Is fair trade a scam?

****

I came across this article in National Post written by the President of Green Beanery, a Canadian social enterprise in the coffee business. It was a real eye-opener, even to someone as sceptical of fair trade as I am:

That fair-trade cup of coffee we savour may not only fail to ease the lot of poor farmers, it may actually help to impoverish them, according to a study out recently from Germany's University of Hohenheim.

The study, which followed hundreds of Nicaraguan coffee farmers over a decade, concluded that farmers producing for the fair-trade market "are more often found below the absolute poverty line than conventional producers.

"Over a period of 10 years, our analysis shows that organic and organic-fair trade farmers have become poorer relative to conventional producers."

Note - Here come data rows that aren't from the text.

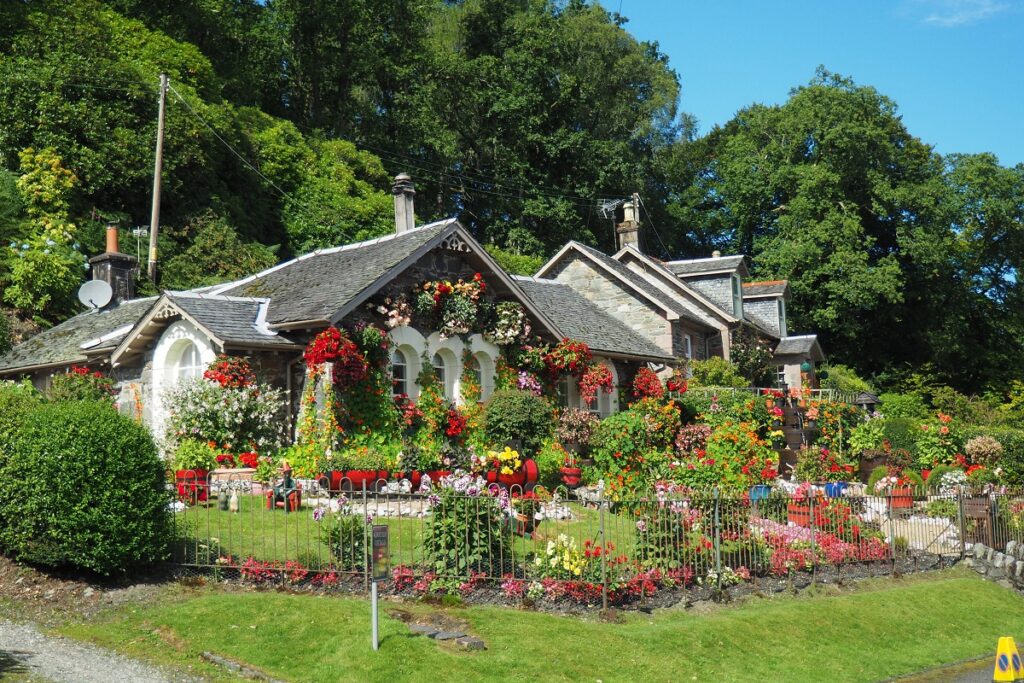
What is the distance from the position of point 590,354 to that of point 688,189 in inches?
1377

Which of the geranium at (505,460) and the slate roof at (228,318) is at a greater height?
the slate roof at (228,318)

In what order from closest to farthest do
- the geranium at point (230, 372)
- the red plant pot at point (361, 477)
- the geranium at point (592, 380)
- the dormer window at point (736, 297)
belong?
the red plant pot at point (361, 477)
the geranium at point (230, 372)
the geranium at point (592, 380)
the dormer window at point (736, 297)

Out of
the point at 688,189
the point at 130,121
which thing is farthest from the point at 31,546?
the point at 688,189

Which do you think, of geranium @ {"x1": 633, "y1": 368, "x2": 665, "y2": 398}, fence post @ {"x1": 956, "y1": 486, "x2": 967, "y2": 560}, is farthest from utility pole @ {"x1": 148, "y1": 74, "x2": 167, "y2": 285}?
fence post @ {"x1": 956, "y1": 486, "x2": 967, "y2": 560}

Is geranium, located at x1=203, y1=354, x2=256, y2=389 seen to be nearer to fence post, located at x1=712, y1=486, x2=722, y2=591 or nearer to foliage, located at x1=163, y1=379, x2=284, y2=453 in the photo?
foliage, located at x1=163, y1=379, x2=284, y2=453

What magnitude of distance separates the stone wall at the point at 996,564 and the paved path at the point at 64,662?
14.7 meters

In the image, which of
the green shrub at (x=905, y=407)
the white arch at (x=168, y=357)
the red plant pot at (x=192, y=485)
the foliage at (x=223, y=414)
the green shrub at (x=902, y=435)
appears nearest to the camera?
the red plant pot at (x=192, y=485)

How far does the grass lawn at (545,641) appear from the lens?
36.2 feet

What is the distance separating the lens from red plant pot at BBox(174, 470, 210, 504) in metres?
14.7

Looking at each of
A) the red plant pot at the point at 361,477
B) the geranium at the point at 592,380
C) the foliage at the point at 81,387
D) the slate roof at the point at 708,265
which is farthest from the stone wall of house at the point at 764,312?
the foliage at the point at 81,387

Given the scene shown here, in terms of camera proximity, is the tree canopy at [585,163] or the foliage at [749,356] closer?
the foliage at [749,356]

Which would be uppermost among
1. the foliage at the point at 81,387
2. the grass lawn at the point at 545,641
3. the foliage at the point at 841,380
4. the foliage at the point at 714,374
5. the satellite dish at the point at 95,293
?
the satellite dish at the point at 95,293

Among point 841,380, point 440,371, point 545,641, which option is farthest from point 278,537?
point 841,380

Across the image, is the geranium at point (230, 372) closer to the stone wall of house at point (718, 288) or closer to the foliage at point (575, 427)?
the foliage at point (575, 427)
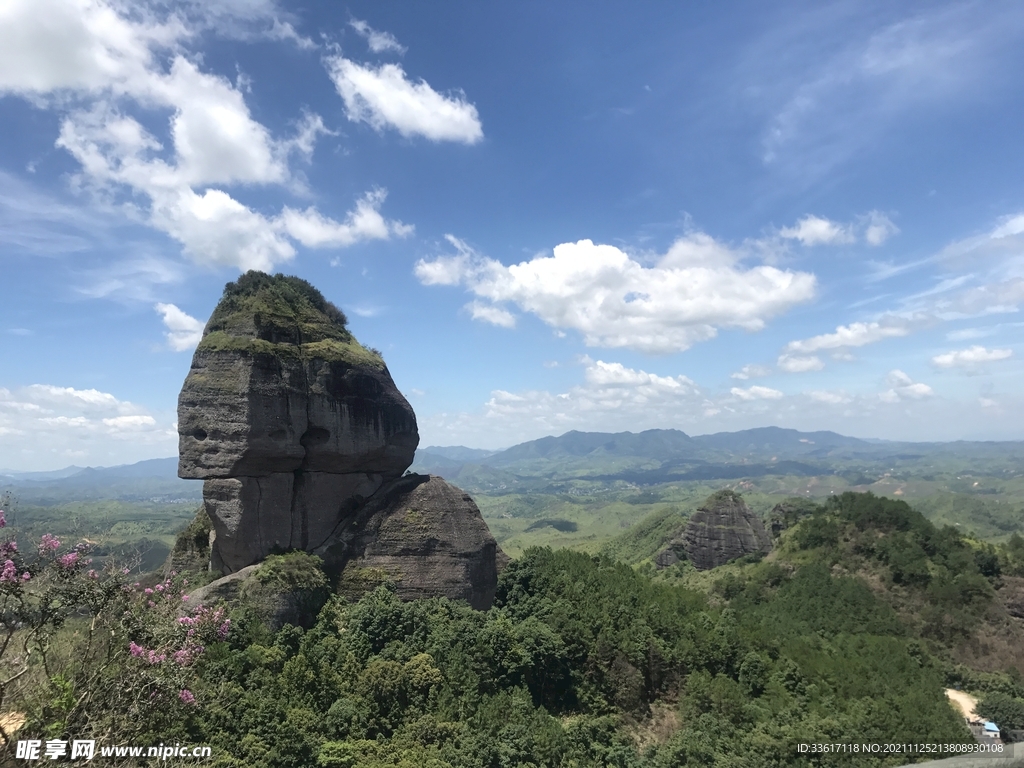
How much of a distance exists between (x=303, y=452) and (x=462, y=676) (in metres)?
13.3

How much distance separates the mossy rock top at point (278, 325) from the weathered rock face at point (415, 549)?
829cm

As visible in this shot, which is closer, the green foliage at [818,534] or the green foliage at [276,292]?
the green foliage at [276,292]

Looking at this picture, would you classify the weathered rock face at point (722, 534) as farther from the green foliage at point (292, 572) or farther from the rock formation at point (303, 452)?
the green foliage at point (292, 572)

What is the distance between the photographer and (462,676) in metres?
24.2

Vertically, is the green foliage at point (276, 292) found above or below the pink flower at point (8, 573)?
above

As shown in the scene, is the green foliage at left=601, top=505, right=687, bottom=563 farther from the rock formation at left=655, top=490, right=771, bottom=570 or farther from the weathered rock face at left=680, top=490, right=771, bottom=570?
the weathered rock face at left=680, top=490, right=771, bottom=570

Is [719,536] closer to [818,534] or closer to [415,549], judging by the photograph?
[818,534]

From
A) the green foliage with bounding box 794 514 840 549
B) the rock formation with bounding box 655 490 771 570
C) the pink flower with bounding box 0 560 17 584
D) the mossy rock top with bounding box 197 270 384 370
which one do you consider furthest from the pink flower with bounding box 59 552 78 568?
the rock formation with bounding box 655 490 771 570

The author sets out why he thinks this is the case explaining that the poorest farmers simply can't afford the certification fees and how many see co-operatives (a requirement of fair trade) as taking away property from the farmer. However, it was the degree of corruption and the way in which the fair trade companies manage supply so as to keep fair trade margins higher that was most striking:

In fact, at Green Beanery we have received bags of coffee, some labelled fair trade, some not, grown on the very same farm and identical in every respect. The fair-trade certified farmer himself can't tell which beans will be sold as fair trade and which not -that decision is made by the higher-ups.

Because the fair-trade associations are intent on keeping the price of fair-trade coffee up, they limit the supply of coffee that can be labelled as certified. To the certified farmer's chagrin, most of his fair-trade certified crop could end up being sold as uncertified conventional coffee.

And in this well-intentioned pricefixing game, the fair-trade farmer is the pawn and the joke is on the customer.

It does seem that fair trade has some questions to answer.

....

2 comments:

Chuckles said...

Won't touch their products -

http://www.spiked-online.com/articles/0000000CB05B.htm

http://www.spiked-online.com/index.php/site/article/7229/

Anonymous said...

Fairtrade guarantees that the person doing the certifying gets paid. Unless they work for free this extra step must be included in the price. Anyway, supermarkets have things on offer half of the time. So I just buy whatever is the cheapest per unit, weighted for quality.